# HOMEWORK 13

## Question 1 [5 points]

Below are the distributions of reviews in some corpora in which each text has associated with it a star rating, 1-5 stars (1 negative, 5 positive).

1. Identify one problem that the nature of these distributions might cause for a classifier predicting the rating attached to a given text. (2-3 sentence response.)
2. How might you address the problem? (2-3 sentence response.)
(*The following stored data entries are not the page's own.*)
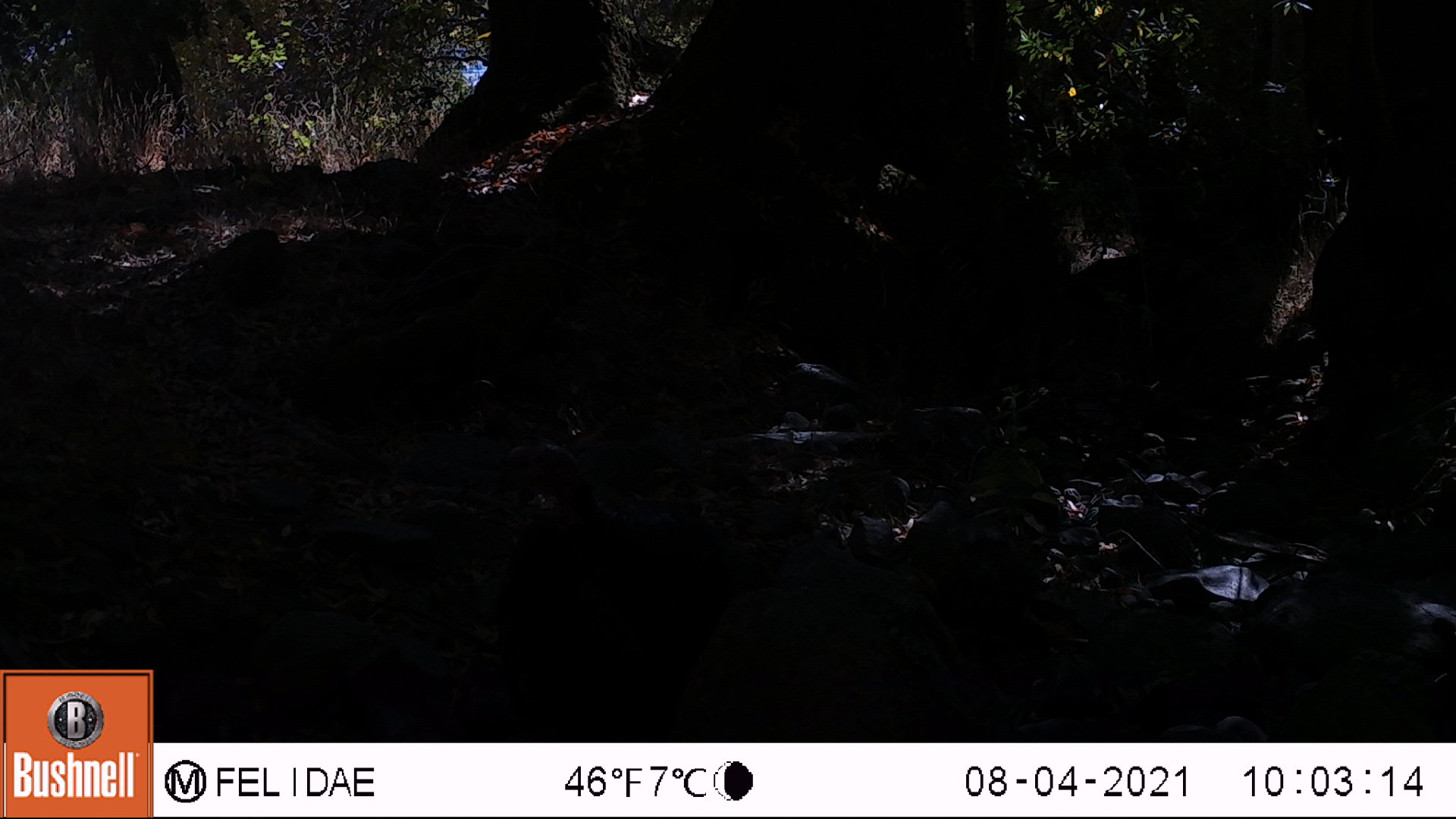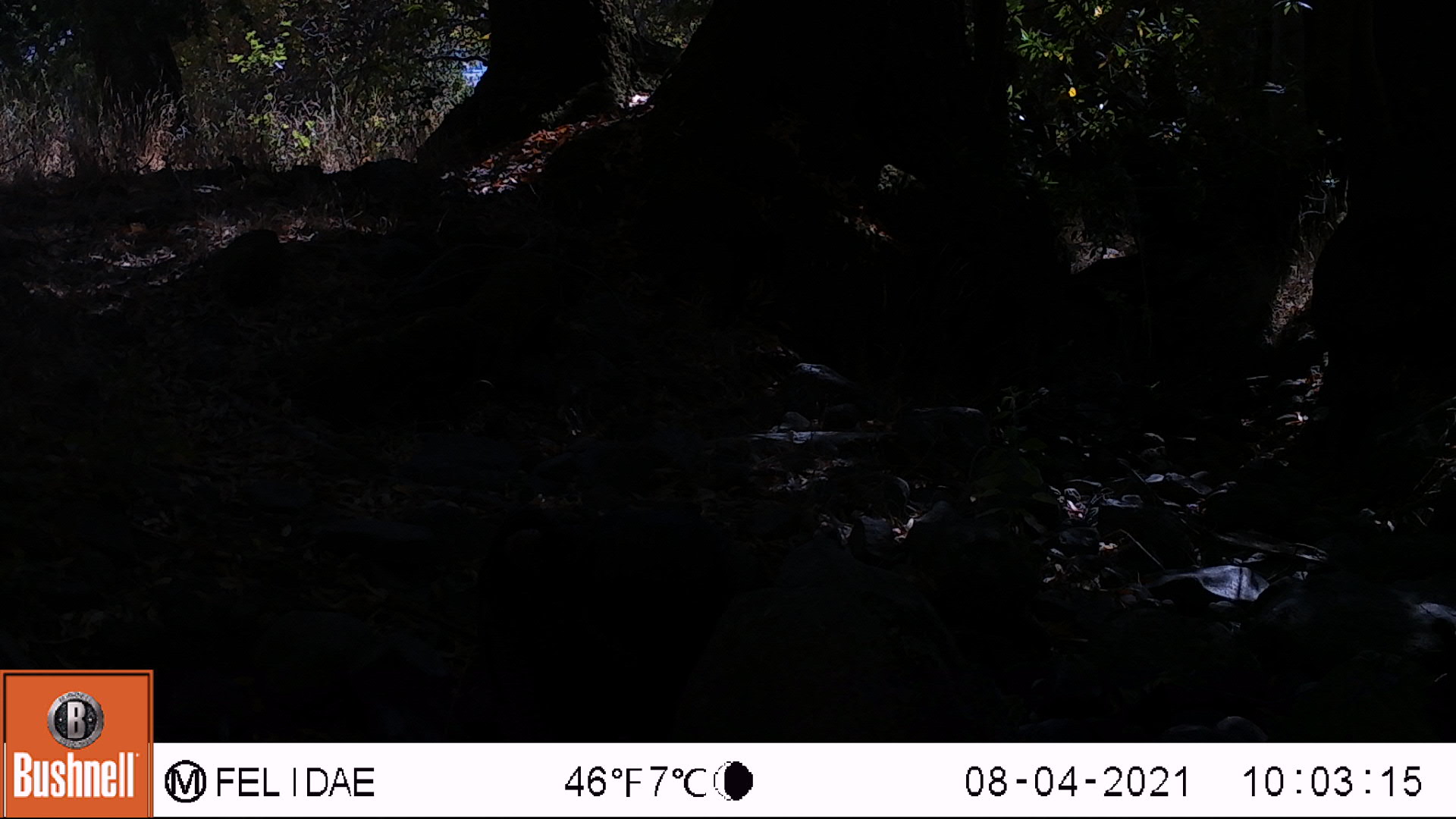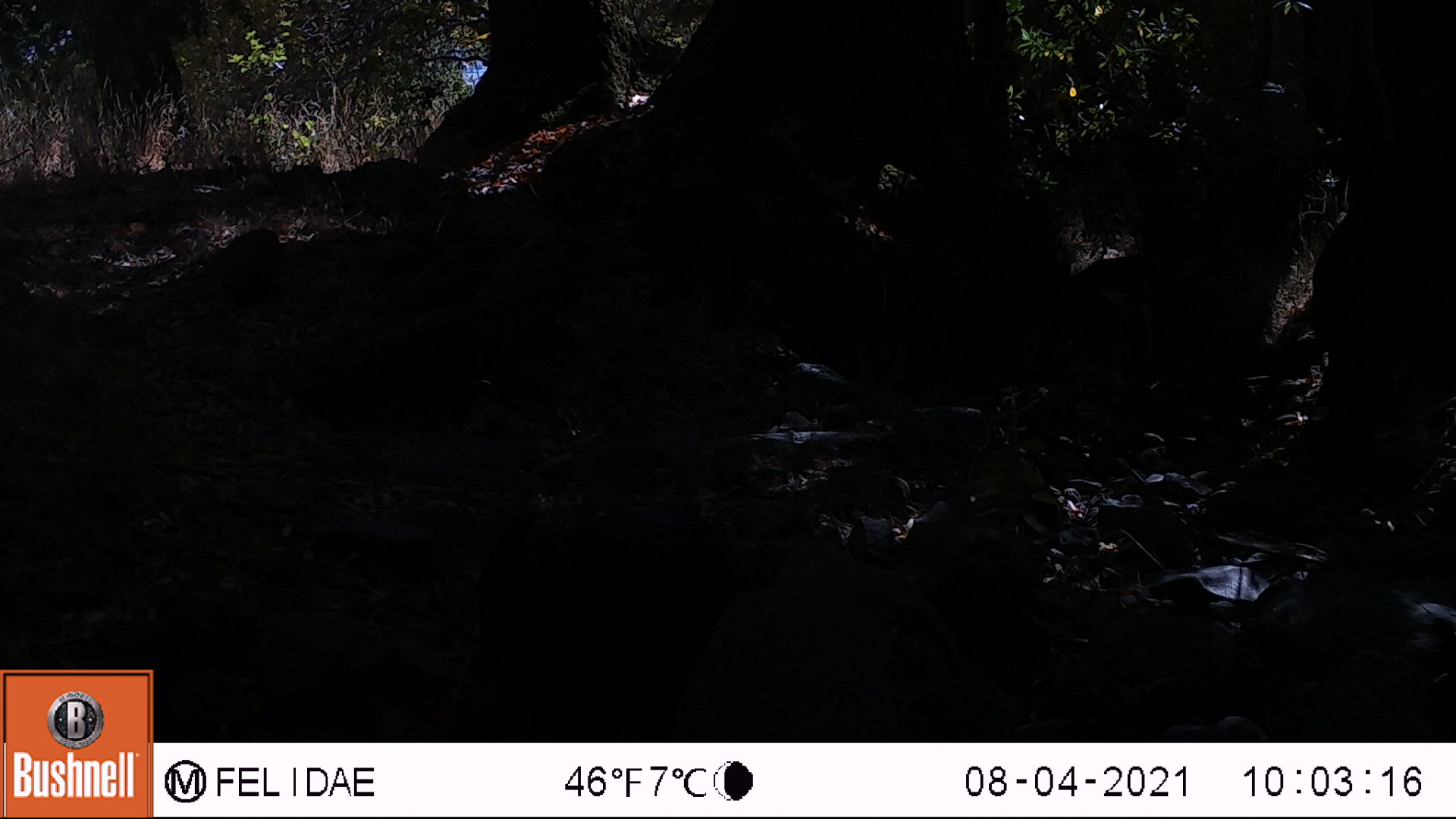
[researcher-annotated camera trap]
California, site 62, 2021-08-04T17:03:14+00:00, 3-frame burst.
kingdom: Animalia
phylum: Chordata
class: Aves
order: Galliformes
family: Phasianidae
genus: Meleagris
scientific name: Meleagris gallopavo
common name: turkey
(This problem concerns sentiment analysis, but the underlying issues are common wherever one is dealing with naturalistic corpora.)

English product reviews
1-star 2-star 3-star 4-star 5-star total
reviews 39,383 48,455 90,528 148,260 237,839 564,465
words 3,419,923 3,912,625 6,011,388 10,187,257 16,202,230 39,733,423
vocabulary 61,138 63,632 82,868 109,130 139,922 239,362

Japanese Amazon
1-star 2-star 3-star 4-star 5-star total
reviews 3,973 4,166 8,708 18,960 43,331 79,138
words 1,612,942 1,744,004 11,649,647 8,477,758 17,385,216 33,128,120
vocabulary 26,778 29,089 43,105 63,938 90,998 117,993

## Question 2 [5 points]

It's common for features in a model to have a kind of split personality due to sources of variation that have not been isolated. Very often, identifying these hidden factors can lead to better performance and increased interpretability of the model.

The following plots are derived from data at the Experience Project website. At the site, community members can post confessional texts, and others can react to them by clicking on a set of reaction categories: 'Sorry hugs' (sympathy), 'You rock' (positive enthusiasm), 'Teehee' (amusement), 'I understand' (solidarity), and 'Wow, just wow' (disapproval and shock). The plots depict probability distributions over these categories for four words: bad, angry, depressed, and arrested. You can think of the distributions as P(reaction | word): the probability of each kind of reaction given that the text contains the word in question.

Your task: focus on the rightmost plot, for arrested. The others plots are there to help you contextualize this one. The fact that the two most probable categories are 'Sorry, hugs' and 'Wow, just wow' is unusual. What might be causing the split between sympathetic and shocked reactions? (2-3 sentence response.)